- Other names: LCOS; Decreased cardiac output; DCO
- Specialty: Cardiology

= Low cardiac output syndrome =

Low cardiac output syndrome (LCOS), or simply low cardiac output, also known as decreased cardiac output (DCO), is a transient cardiovascular syndrome in which cardiac output is below normal and acceptable limits. It can result in tissue hypoperfusion and associated symptoms. When complicated by multiorgan dysfunction due to hypoperfusion, LCOS is instead defined as cardiogenic shock (CS).

==Definition==
Cardiac output (CO) is defined as the volume of blood that is pumped by the heart to the systemic circulation per minute and represents the total blood flow in the body. It can be calculated as cardiac output equals heart rate (HR) times stroke volume (SV). Cardiac index (CI) is CO adjusted or normalized by body size, and has the formula CO divided by body surface area (BSA).

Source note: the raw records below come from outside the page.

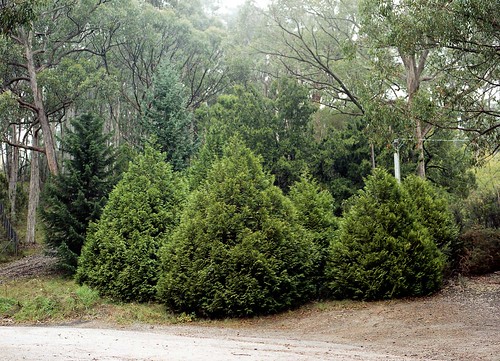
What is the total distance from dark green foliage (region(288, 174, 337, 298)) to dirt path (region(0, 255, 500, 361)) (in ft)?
5.16

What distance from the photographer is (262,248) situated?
452 inches

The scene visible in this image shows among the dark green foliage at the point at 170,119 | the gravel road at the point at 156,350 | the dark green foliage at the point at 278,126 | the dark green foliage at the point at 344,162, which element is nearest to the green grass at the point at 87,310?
the gravel road at the point at 156,350

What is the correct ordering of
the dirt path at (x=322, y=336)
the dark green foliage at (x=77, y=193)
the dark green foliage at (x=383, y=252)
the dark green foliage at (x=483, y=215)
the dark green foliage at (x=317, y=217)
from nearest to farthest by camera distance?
the dirt path at (x=322, y=336), the dark green foliage at (x=383, y=252), the dark green foliage at (x=317, y=217), the dark green foliage at (x=483, y=215), the dark green foliage at (x=77, y=193)

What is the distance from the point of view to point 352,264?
39.5ft

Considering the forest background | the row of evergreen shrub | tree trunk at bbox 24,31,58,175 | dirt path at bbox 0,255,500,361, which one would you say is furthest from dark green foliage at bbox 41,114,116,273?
tree trunk at bbox 24,31,58,175

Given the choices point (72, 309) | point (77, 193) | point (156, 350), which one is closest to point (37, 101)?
point (77, 193)

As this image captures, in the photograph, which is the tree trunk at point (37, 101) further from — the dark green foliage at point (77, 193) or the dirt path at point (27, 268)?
the dark green foliage at point (77, 193)

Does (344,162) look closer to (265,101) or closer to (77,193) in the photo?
(265,101)

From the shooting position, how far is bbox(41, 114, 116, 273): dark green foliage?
54.2 feet

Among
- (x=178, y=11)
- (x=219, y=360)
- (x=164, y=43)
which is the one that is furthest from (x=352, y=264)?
(x=178, y=11)

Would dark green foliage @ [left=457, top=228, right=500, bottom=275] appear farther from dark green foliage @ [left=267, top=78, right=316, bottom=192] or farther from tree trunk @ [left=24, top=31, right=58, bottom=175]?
tree trunk @ [left=24, top=31, right=58, bottom=175]

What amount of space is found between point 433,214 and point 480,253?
1.48 metres

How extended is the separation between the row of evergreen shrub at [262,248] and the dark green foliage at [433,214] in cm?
3

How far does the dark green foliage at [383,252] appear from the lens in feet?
37.8
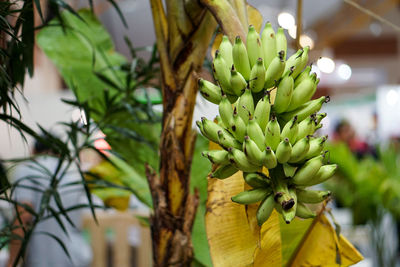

There is no absolute definition of LCOS, but definitions sometimes include a CI of less than 1.8 L/min/m^{2}, or less than 2.2 L/min/m^{2} with inotropic drugs.

==Causes==
There are various different causes of LCOS, for instance shock, cardiac surgery, arrhythmias like bradycardia, and acute decompensated heart failure (ADHF), among others.

==Signs, symptoms, and diagnosis==
Presenting signs and symptoms of LCOS include hypotension (systolic blood pressure of less than 90 mmHg for at least 30 minutes) and end-organ hypoperfusion such as cool extremities, low urine output of less than 30 mL/hour, altered mental status, or elevated lactate. Other signs and symptoms include tachycardia, narrow pulse pressure, other indications of poor perfusion like weak pulses and slow capillary refill time (CRT), and oliguria or anuria (low or absent urine output).

Defining characteristics of LCOS that occur with high frequency have been found to include altered heart rate/rhythm (77%), dyspnea (43–77%), labile blood pressure (69%), rales (69%), oliguria or anuria (62%), edema (61–71%), cold and/or clammy skin (53%), jugular vein distension (43%), fatigue and/or weakness (43–46%), decreased peripheral pulses (46%), and decreased peripheral perfusion (46%). Various other symptoms were also found to occur with lower frequency.

There is a continuum between LCOS and cardiogenic shock (CS). In CS, there is additionally multiorgan dysfunction. CS is an acute and life-threatening condition requiring immediate medical attention.

==Treatment==
Little evidence is available to inform treatment of LCOS. Possible treatments may include inotropic agents and vasodilators. Examples of specific medications include the catecholamine sympathomimetics dopamine, dobutamine, epinephrine, norepinephrine, and isoprenaline (isoproterenol); the calcium sensitizer levosimendan; the phosphodiesterase PDE3 inhibitors amrinone, milrinone, and enoximone; and, in some subgroups, pure vasodilators like nitroglycerin, nitroprusside, or inhaled nitric oxide (NO).

==Research==
The calcium sensitizer levosimendan and the HCN4 blocker ivabradine are under formal development for treatment of low cardiac output. Levosimendan is in phase 3 clinical trials for this indication, while ivabradine is in phase 2 trials.